Set problem -> Reproduce the listing below word for word, keeping every line and its order unchanged.

Extracted data ->
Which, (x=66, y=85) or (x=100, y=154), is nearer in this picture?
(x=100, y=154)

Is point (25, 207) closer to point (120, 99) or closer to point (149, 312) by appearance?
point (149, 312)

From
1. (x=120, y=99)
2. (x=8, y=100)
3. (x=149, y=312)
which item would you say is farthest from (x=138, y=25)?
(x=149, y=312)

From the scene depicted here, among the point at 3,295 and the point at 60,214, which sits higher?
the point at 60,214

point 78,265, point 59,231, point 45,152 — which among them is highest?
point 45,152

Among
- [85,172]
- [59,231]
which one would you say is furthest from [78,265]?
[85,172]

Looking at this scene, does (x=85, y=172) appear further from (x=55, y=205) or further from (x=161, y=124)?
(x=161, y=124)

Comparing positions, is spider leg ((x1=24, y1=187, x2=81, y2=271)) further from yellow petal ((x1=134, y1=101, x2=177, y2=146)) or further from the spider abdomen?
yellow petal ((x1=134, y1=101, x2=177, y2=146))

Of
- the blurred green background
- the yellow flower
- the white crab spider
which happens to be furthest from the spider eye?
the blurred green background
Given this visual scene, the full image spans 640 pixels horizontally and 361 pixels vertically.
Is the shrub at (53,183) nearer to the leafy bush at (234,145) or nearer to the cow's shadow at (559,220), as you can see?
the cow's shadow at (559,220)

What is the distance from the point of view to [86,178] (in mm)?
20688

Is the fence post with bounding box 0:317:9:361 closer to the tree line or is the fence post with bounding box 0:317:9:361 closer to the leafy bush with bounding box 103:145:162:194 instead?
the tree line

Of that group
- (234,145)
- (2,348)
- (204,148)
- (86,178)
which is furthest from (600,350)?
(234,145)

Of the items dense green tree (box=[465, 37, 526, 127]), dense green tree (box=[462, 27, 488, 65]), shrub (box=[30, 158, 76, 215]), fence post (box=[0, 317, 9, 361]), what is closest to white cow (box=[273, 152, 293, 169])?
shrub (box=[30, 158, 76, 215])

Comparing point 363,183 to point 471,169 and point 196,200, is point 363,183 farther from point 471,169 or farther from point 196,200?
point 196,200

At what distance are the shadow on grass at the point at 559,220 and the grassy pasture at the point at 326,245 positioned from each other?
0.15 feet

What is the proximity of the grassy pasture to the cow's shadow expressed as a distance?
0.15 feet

Exercise output ->
Which, (x=66, y=85) or (x=100, y=154), is nearer in this picture?
(x=100, y=154)

Is point (25, 207) closer to point (120, 99) or closer to point (149, 312) by appearance?
point (149, 312)

From
1. (x=120, y=99)
2. (x=8, y=100)
3. (x=149, y=312)
which item would you say is farthest from (x=138, y=25)?
(x=149, y=312)

From the scene depicted here, among the point at 3,295 and the point at 60,214, which sits higher?
the point at 60,214

point 78,265, point 59,231, point 45,152 — which among them is highest?
point 45,152

Among
- [85,172]
- [59,231]
which one would you say is furthest from [78,265]?
[85,172]

Looking at this scene, does (x=85, y=172) appear further from (x=55, y=205) or further from (x=161, y=124)?
(x=161, y=124)

Comparing positions, is spider leg ((x1=24, y1=187, x2=81, y2=271)) further from yellow petal ((x1=134, y1=101, x2=177, y2=146)) or further from the spider abdomen?
yellow petal ((x1=134, y1=101, x2=177, y2=146))

Of
- the blurred green background
- the yellow flower
- the white crab spider
which happens to be furthest from the spider eye?
the blurred green background
Given this visual scene, the full image spans 640 pixels horizontally and 361 pixels vertically.
Is the shrub at (53,183) nearer to the leafy bush at (234,145) or nearer to the cow's shadow at (559,220), as you can see?
the cow's shadow at (559,220)

What is the distance from the point of view to [86,178] (in mm)?
20688

Is the fence post with bounding box 0:317:9:361 closer to the tree line or is the fence post with bounding box 0:317:9:361 closer to the leafy bush with bounding box 103:145:162:194 instead?
the tree line

Of that group
- (234,145)
- (2,348)
- (204,148)
- (86,178)
which is furthest from (600,350)?
(234,145)

Of the items dense green tree (box=[465, 37, 526, 127]), dense green tree (box=[462, 27, 488, 65]), shrub (box=[30, 158, 76, 215]), fence post (box=[0, 317, 9, 361]), what is closest to white cow (box=[273, 152, 293, 169])?
shrub (box=[30, 158, 76, 215])

Comparing point 363,183 to point 471,169 and point 196,200, is point 363,183 farther from point 471,169 or farther from point 196,200?
point 196,200

At what distance are the shadow on grass at the point at 559,220 and the grassy pasture at the point at 326,245 positioned from each other?
0.15 feet

What is the proximity of the grassy pasture to the cow's shadow expressed as a distance?
0.15 feet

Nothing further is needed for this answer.